The work presents a negative view of the Order, writing of its alleged hidden criminal activities, showing its moral and social principles as harmful and the Catholic Church as misusing religion. On page 97 he writes:

Nevertheless, in these things the Jesuits lie - as if only that Prince, only that state can be sure of the guardianship of the Order and even be left to it completely by the church, as so long, even to the present day, they have argued; and the weak in mind believe in it because with dull eyes the sacred and sublime nature of religion, without which there can no family and even more so no state, is only exercised in the garb of the Church (namely the Roman church) and this mixes it up completely with the priestly hierarchy.
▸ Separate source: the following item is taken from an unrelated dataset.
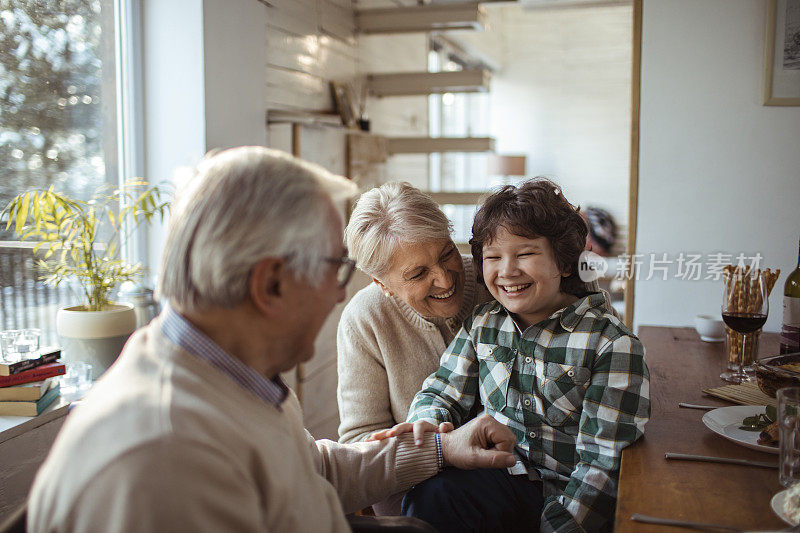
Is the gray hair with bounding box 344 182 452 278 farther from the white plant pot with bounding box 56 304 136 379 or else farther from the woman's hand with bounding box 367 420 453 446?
the white plant pot with bounding box 56 304 136 379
He later moved again, to Mainz, where in 1851 he became priest to the German Catholic denomination. His grave is in the Hauptfriedhof Mainz.

== Works ==

===Novels and poetry===
- Kronen und Ketten (Frankfurt 1835, 3 volumes).
- Loyola (Frankfurt 1836, 3 volumes).
- Kaiser und Papst (Leipzig 1838, 4 volumes).
- Der Fürst der Liebe (Leipzig 1842, 2nd edition 1854).
- Gesammelten Gedichte (Berlin 1845; new edition, Leipzig 1877).

===Histories===
- Vaterländische Geschichte (Frankfurt 1852–57, 5 volumes; Microfiche-Ausgabe ISBN 3-598-50604-X), extended after Duller's death by Karl Hagen.
- Geschichte des deutschen Volkes (Leipzig 1840, 3. Ausl. 1846; newly edited by William Pierson, Berlin 1861; 6th edition 1877).
- Die Jesuiten, wie sie waren und wie sie sind (Leipzig 1845; 3rd edition, Brandenb.1861).
- a continuation of Schiller's Geschichte des Abfalls der Vereinigten Niederlande (History of the Revolt of the United Netherlands; Köln 1841, 3 volumes).
- Maria Theresia (Wiesbaden 1844, 2 Bände).
- Erzherzog Carl von Österreich (Wien 1847, Illustrations by Moritz von Schwind).
- Die Männer des Volks dargestellt von Freunden des Volks (Frankfurt 1847–50, 8 volumes) etc.

== Sources ==

- Duller, Eduard, in Constant von Wurzbach, Biographisches Lexikon des Kaiserthums Oesterreich, 3 volumes, Wien 1858.